LA MUERTE DE JOSÉ ASUNCIÓN SILVA
Lejos de las paredes envejecidas
que guardan el silencio del camposanto,
lejos de las plegarias, lejos del llanto
se ven las sepulturas de los suicidas.
De aquellos que con almas engrandecidas
en luchas misteriosas, sin fe ni espanto,
deshojaron, en horas de hondo quebranto,
como flores sin néctar, sus propias vidas.
De aquellos que miraron, entre aflicciones
caer desvanecidas, una por una,
como pétalos muertos, sus ilusiones.
Y que al fin, a los golpes de infausta suerte,
patria, amores y hermanos y gloria y cuna
olvidaron por irse tras de la muerte.
Allí no crecen rosas ni siemprevivas,
allí no se ven lirios ni mariposas.
Hasta las mismas auras que, silenciosas
van en busca de esencias, huyen esquivas.

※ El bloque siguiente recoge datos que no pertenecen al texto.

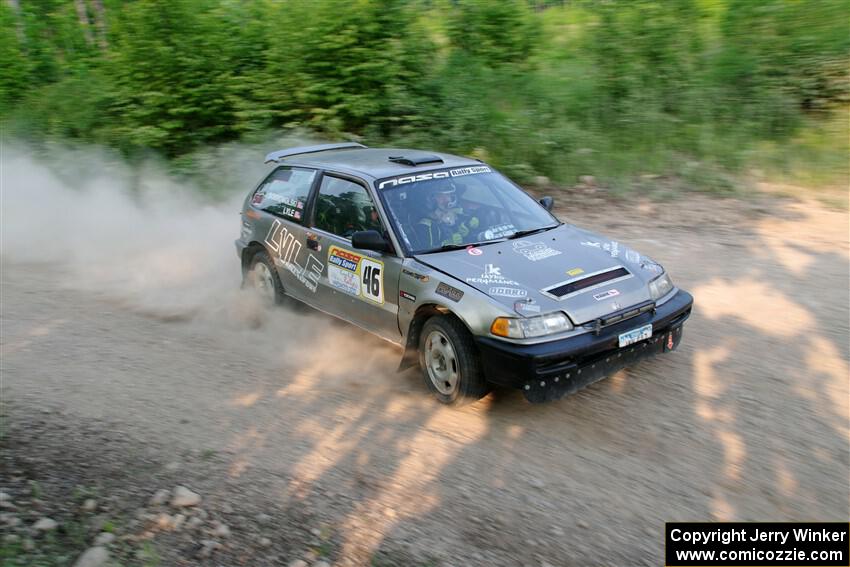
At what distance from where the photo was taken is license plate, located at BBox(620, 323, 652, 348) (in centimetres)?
475

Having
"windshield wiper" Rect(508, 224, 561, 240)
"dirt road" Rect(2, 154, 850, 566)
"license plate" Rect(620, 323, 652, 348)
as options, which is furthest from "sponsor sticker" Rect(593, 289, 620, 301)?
"windshield wiper" Rect(508, 224, 561, 240)

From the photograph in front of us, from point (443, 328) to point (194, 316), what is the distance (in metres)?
3.54

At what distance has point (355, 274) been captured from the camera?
19.1 feet

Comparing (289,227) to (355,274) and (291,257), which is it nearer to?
(291,257)

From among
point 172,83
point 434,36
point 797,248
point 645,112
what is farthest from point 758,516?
point 172,83

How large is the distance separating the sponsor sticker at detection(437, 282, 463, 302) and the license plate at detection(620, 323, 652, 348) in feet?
3.62

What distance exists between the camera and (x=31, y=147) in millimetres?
13531

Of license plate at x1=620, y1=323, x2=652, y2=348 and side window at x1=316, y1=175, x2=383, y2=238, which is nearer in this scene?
license plate at x1=620, y1=323, x2=652, y2=348

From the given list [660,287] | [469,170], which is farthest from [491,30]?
[660,287]

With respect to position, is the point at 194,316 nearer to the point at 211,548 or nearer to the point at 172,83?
the point at 211,548

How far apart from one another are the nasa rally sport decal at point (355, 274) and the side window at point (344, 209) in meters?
0.19

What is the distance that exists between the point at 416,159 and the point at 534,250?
4.80 feet

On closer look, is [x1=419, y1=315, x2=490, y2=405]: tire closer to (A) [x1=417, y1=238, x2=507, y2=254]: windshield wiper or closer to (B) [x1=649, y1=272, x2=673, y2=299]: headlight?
(A) [x1=417, y1=238, x2=507, y2=254]: windshield wiper

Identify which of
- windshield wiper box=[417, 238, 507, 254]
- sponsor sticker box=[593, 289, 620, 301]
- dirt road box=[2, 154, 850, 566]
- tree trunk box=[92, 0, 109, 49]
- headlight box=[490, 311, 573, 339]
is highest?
tree trunk box=[92, 0, 109, 49]
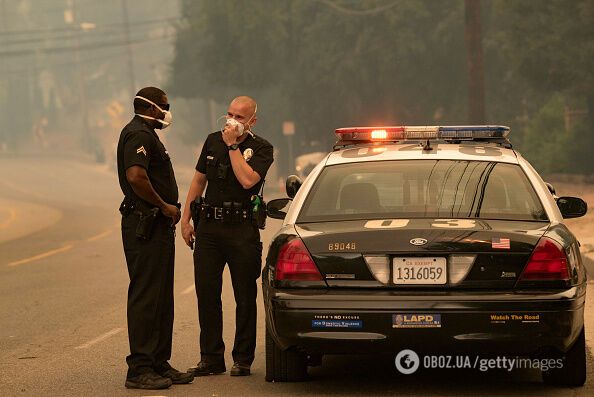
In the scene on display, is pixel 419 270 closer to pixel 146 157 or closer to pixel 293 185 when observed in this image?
pixel 146 157

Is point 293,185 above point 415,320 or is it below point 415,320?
above

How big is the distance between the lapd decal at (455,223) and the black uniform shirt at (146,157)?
182 centimetres

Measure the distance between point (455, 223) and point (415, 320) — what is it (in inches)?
26.8

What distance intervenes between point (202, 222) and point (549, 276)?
2539 mm

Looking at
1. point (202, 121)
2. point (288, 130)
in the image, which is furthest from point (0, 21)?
point (288, 130)

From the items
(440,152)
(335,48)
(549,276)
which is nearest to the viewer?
(549,276)

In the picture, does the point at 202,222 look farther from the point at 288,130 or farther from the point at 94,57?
the point at 94,57

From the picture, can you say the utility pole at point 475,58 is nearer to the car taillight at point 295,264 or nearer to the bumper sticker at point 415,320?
the car taillight at point 295,264

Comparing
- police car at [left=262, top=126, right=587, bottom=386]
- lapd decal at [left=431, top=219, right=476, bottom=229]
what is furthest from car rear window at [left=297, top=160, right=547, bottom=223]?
lapd decal at [left=431, top=219, right=476, bottom=229]

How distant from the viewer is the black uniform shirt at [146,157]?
8.56 meters

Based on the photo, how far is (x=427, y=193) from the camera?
8398 mm

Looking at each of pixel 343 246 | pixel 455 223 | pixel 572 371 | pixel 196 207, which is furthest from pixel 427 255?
pixel 196 207

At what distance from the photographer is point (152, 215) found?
28.3 feet

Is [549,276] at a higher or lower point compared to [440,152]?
lower
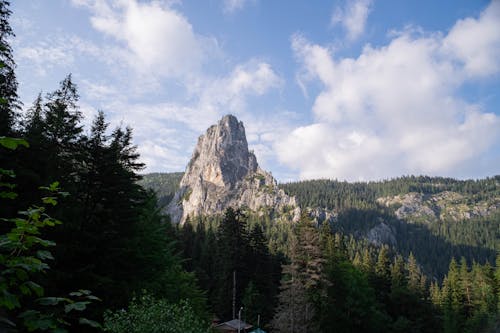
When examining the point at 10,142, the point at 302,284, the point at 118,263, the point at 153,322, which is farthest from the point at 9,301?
A: the point at 302,284

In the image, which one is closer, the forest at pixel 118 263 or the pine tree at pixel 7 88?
the forest at pixel 118 263

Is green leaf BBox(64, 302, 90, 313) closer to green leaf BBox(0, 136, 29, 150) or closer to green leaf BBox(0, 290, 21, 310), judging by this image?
green leaf BBox(0, 290, 21, 310)

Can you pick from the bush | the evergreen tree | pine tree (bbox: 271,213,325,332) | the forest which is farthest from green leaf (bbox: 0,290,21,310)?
the evergreen tree

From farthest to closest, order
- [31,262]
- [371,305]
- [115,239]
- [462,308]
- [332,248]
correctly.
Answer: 1. [462,308]
2. [332,248]
3. [371,305]
4. [115,239]
5. [31,262]

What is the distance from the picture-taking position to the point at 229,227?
164 feet

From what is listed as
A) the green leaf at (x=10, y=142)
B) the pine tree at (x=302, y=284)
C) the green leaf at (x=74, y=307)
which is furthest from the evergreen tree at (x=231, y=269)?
the green leaf at (x=10, y=142)

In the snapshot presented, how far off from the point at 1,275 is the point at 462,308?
71576mm

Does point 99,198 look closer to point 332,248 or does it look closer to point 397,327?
point 332,248

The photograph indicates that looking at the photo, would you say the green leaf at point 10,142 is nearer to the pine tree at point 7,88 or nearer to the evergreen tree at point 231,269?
the pine tree at point 7,88

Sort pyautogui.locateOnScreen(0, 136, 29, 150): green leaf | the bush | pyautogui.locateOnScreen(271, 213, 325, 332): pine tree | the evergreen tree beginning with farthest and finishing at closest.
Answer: the evergreen tree
pyautogui.locateOnScreen(271, 213, 325, 332): pine tree
the bush
pyautogui.locateOnScreen(0, 136, 29, 150): green leaf

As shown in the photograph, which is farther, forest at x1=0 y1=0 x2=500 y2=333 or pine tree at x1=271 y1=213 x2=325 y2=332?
pine tree at x1=271 y1=213 x2=325 y2=332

Allí no van los monjes, van las altivas
almas que solo piden sueño a las fosas;
allí van los poetas de arpas ruidosas
y de frentes heladas y pensativas.
Allí no van los monjes vanos y oscuros,
allí no van los miopes de pensamiento
ni menos los miedosos ni los impuros.
Allí van los mordidos por los dolores,
los que muestran los puños al firmamento,
los Prometeos dignos de sus furores.
Allí estás tú dormido. Cuando caíste
en la calma suprema, lívido y yerto,
se cuajó entre tus labios fríos de muerto
una sonrisa amarga, burlona y triste.
Grande fue la protesta. ¡Qué bien hiciste
en buscar en las sombras seguro puerto,
lejos de las arenas de este desierto
y el monótono ritmo de cuanto existe!
¿Cómo no dejar esta ruda existencia
cuando el hado nos hiere lleno de encono
y sentimos el hielo de la impotencia?
Bien hiciste en matarte: sirve de abono
y a la tierra fecunda: si no hay clemencia
para ti, nada importa: ¡yo te perdono!